Dalam Kamus Tesaurus Bahasa Indonesia, yang dimaksud dengan Paradigma adalah arketipe, ideal, model, patron, pola (Depdiknas, 2008: 356). Denzin & Lincoln (dalam Basuki, 2006: 35) mendefinisikan paradigma sebagai:

 “Basic belief system or worldview that guides the investigator, not only in choices of method but in ontologically and epistomologically fundamental ways. Paradigm as Basic Belief Systems Based on Ontological, Epistomological, and Methodological Assumptions. A paradigm may be viewed as a set of basic beliefs (or metaphysics) that deals with ultimates or first principle.”
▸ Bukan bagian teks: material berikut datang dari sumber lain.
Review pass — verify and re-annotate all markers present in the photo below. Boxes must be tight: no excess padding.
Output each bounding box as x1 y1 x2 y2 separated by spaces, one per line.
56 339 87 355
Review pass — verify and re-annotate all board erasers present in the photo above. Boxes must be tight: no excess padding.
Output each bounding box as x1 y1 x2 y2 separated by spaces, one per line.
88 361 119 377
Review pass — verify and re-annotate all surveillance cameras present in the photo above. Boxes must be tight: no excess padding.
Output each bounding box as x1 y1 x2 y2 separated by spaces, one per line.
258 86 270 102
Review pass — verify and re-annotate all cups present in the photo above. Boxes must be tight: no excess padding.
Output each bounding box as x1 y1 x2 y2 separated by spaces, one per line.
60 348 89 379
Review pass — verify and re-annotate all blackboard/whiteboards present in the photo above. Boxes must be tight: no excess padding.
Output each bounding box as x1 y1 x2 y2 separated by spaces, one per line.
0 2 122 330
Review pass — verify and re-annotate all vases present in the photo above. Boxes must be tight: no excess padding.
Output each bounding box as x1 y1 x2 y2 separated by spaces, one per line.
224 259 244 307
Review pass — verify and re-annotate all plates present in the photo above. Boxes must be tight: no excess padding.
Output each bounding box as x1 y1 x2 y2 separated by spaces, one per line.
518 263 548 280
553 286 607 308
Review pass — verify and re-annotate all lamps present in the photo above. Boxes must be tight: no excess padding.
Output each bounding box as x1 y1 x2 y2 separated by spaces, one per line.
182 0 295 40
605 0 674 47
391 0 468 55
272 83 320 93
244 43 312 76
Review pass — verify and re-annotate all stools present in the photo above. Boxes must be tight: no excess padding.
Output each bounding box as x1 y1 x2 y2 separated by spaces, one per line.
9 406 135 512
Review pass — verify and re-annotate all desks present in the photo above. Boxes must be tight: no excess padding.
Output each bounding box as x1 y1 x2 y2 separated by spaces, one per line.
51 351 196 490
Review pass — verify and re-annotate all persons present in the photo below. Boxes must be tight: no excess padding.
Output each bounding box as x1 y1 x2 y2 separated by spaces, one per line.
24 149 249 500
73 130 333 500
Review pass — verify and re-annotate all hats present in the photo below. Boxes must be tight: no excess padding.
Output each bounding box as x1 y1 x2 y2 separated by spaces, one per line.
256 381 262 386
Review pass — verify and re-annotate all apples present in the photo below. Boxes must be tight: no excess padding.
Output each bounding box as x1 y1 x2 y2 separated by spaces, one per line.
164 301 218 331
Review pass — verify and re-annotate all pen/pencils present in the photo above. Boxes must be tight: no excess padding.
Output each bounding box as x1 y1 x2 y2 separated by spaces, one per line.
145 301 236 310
Pengertian tersebut mengandung makna paradigma adalah sistem keyakinan dasar atau cara memandang dunia yang membimbing peneliti tidak hanya dalam memilih metoda tetapi juga cara-cara fundamental yang bersifat ontologis dan epistomologis, dan metodologi. Suatu paradigma dapat dipandang sebagai seperangkat kepercayaan dasar (atau yang berada di balik fisik yaitu metafisik) yang bersifat pokok atau prinsip utama. Sedangkan Guba (dalam Basuki, 2006: 35) menyatakan suatu paradigma dapat dicirikan oleh respon terhadap tiga pertanyaan mendasar yaitu pertanyaan ontologi, epistomologi, dan metodologi.

Paradigma
(3 Pertanyaan Dasar Versi Guba)
  
  1. Ontologi: Apakah hakikat dari sesuatu yang dapat diketahui? Atau apakah hakikat dari realitas? Secara lebih sederhana, ontologi dapat dikatakan mempertanyakan tentang hakikat suatu realitas, atau lebih konkret lagi, ontologi mempertanyakan hakikat suatu fenomena.
  2. Epistomologi: Apakah hakikat hubungan antara yang ingin mengetahui (peneliti) dengan apa yang dapat diketahui? Secara lebih sederhana dapat dikatakan epistomologi mempertanyakan mengapa peneliti ingin mengetahui realitas, atau lebih konkret lagi epistomologi mempertanyakan mengapa suatu fenomena terjadi atau dapat terjadi.
  3. Metodologi: Bagaimana cara peneliti menemukan pengetahuan? Secara lebih sederhana dapat dikatakan metodologi mempertanyakan bagaimana cara peneliti menemukan pengetahuan, atau lebih konkret lagi metodologi mempertanyakan cara atau metoda apa yang digunakan oleh peneliti untuk menemukan pengetahuan? 
 
Paradigma
(3 Pertanyaan Dasar Versi Denzin & Lincoln)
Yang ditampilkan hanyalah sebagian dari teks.